• _Selected passage_:
□ □ □ □ □ □ □
The relentless expectation to be positive inundates our worklife, homelife, and innerlife. We deny or avoid emotions that might indicate something other than life is great. When we can’t ignore them on our own, our culture gives us many things to distract us: media, alcohol, and drugs top this list. It makes for a cold and lonely world where each one of us believes that we are the only one to recognize the breakability of our existence and the grief that comes from losing people and things for which we care about as we move through life.

There is a paradox for leaders embedded in the Tyranny of Positivity. If a leader is to be relentlessly optimistic to inspire and engage the team, how can they also be authentic without displaying their less socially acceptable emotions, too? This is the essence of the Positivity Paradox. Research has indicated that Hope, Self Confidence, Optimism, and Resilience, in combination, have the strongest relationship with both satisfaction and performance. Sometimes humans, even leaders(!), must move through a murky pool of less socially acceptable emotions. How do you acknowledge your emotional state? How do you identify all your emotions, not merely the positive ones, in a productive and insightful way to add to your innerlife? Can you wrestle with all your emotions of your innerlife? And our innerlife positively affects our worklife and homelife. What are you going to do about it?

What is Your Internal State?

As a wise colleague once said, “If you want to find something on the outside, you must first find it on the inside.” Or, in other words, “wherever you go, there you are,” a saying popularized by Buckaroo Bonzai. While coaching executives and with my ongoing work with myself, the truth is that our internal state is the most important aspect of our lives to attend to and manage. And we can manage it. By doing so, we can direct how we perceive our world, what we get done, and what (and who) we attract.

What is your internal state of being? How do you feel right now? How do you usually feel? What is the noise inside your head?  Are you covering up negative feelings with food, alcohol or some more sophisticated gamesmanship where others are the blame for your problems? With what are you surrounding yourself?  With whom? How are your family and friends with their internal state? What is your purpose? Check-in with yourself and others, you might be surprised how you’re feeling. You can change how you think about things. Your reaction to the world is in your control.

A lotus is the most powerful of flowers as it makes its way through the murkiness to the light. Much like our hidden feelings, they too must make their way to the light. Without this process, they remain ever present, controlling us, sometimes choking and stifling us in ways that we don’t understand and keeping us from seeing the light.

Native Wisdom Part 1: If you do something long enough, you must like it

My Father used to say, “If you do something long enough, you must like it.” These were wise words from a part Cherokee truck driver, born in the hollers of Western North Carolina. His belief was that life is full of mysteries and paradoxes, and that people inevitably did what they wanted. He also believed that people’s behavior spoke louder than their words and that while free will was everyone’s right, few took advantage of it.
□ □ □ □ □ □ □
• _Data extract_:
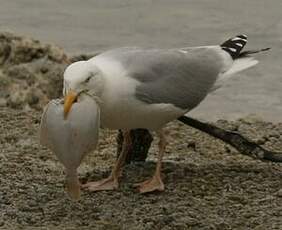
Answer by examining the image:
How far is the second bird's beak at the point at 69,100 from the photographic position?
14.0 ft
□ □ □ □ □ □ □
• _Required work_:
• a. Copy the essay on positivity and inner life from "There is a paradox" to "do about it?".
• b. Continue the essay on positivity and inner life, starting right after its last sentence.

• _Task-by-task results_:
• a.
There is a paradox for leaders embedded in the Tyranny of Positivity. If a leader is to be relentlessly optimistic to inspire and engage the team, how can they also be authentic without displaying their less socially acceptable emotions, too? This is the essence of the Positivity Paradox. Research has indicated that Hope, Self Confidence, Optimism, and Resilience, in combination, have the strongest relationship with both satisfaction and performance. Sometimes humans, even leaders(!), must move through a murky pool of less socially acceptable emotions. How do you acknowledge your emotional state? How do you identify all your emotions, not merely the positive ones, in a productive and insightful way to add to your innerlife? Can you wrestle with all your emotions of your innerlife? And our innerlife positively affects our worklife and homelife. What are you going to do about it?

• b.
The paradox he was speaking to was the difference between people’s professed intentions and their actions, or more clearly stated the difference between what people said they wanted and how they acted. He was fascinated by this observation and so came up with his own explanations of human behavior, independent of psychology or any other academic schooling. For these nuggets of Native Wisdom, I’m eternally grateful and I’ll share them in this blog.

Let’s take an example. A friend of mine was upset about how her children and their families have come to dominate her life. She repeatedly complained about this dynamic and conveyed dismay at how they routinely took advantage of her. While her children, now in their 20’s, are able to manage their own lives, they instead relied on their mother to care for many of their wants and needs. She took care of their pets, fixed lunches, and loaned them money. They also repeatedly come and go from her house at all hours, with the expectation that she take care babysitting, washing their laundry and making them meals. She claimed that she disliked her children’s behavior, yet when observing her actions, the contrary seemed to be true. Her actions shouted that she loved being involved and relied upon. According to my Father, though she claimed that she was unhappy with the situation, it was obvious she didn’t want things to change because she liked things as they were.

Since she had known my Father and his many insights, I quoted him one day, during a visit. In the middle of one of her complaining sessions, I imitated his Southern accent and his wry sense of humor to provide some gentle teasing about her dilemma. She laughed, thankfully.

While, she loved her children and deeply wanted to be connected with and involved in their lives, being intimately connected on a daily basis was proving to be stressing for her. Both her and her children had learned behaviors – habits that had been developed years ago that met the needs of the times for everyone in the family. But now, though she had evolved, and her children had evolved, both still lived their lives through the behavioral system that each had outgrown.

My friend knew that change in the family dynamic was needed, but changing is hard. Why? The behaviors people learn, are learned for a reason. Behaviors develop because, even if only temporarily, they work to provide an answer to a problem. Then, new problems are encountered, and we try to force fit an old solution on a new circumstance. When we become conscious of this, it forces us to confront the fact that what was once the best that we could do, is no longer good enough. This causes pain, so we avoid it be letting the awareness of this go unconscious again. The paradox is that it’s the pain that provides the space for growth. If we are aware of what no longer serves us and could sit with the pain just long enough, we can change our behavior, so that we can create better alignment between what we say and what we do.

Working through her behavioral system was tough, but she was up for it. She spoke with her children and has re-contracted behaviors and boundaries and unexpectedly positive changes have enriched all their lives. All thanks to gentle Native Wisdom from my Father, “if you do something long enough, you must like it.”

How about you? What is no longer serving you well? What actions are not aligned with what you love? What can you change today to bring you closer to your real potential? It might be painful to examine, but you’re up for it, right?

The Real Indian Experience

When I was offered the opportunity to work and live in India for a couple of years, it was the proverbial offer I could not refuse. I had been seeking professional and personal transformation, and what better place? The exotic, colourful, and transcendent images that had been built in my mind’s eye over the years about India danced before me – it was like a visual siren call. I had to go.

Reality is almost always different than our dreams, especially when it comes to personal transformation. Sometimes we seek it, sometimes it seeks us. Most often we meet transformation someplace between what we thought we wanted and something quite outside our comprehension.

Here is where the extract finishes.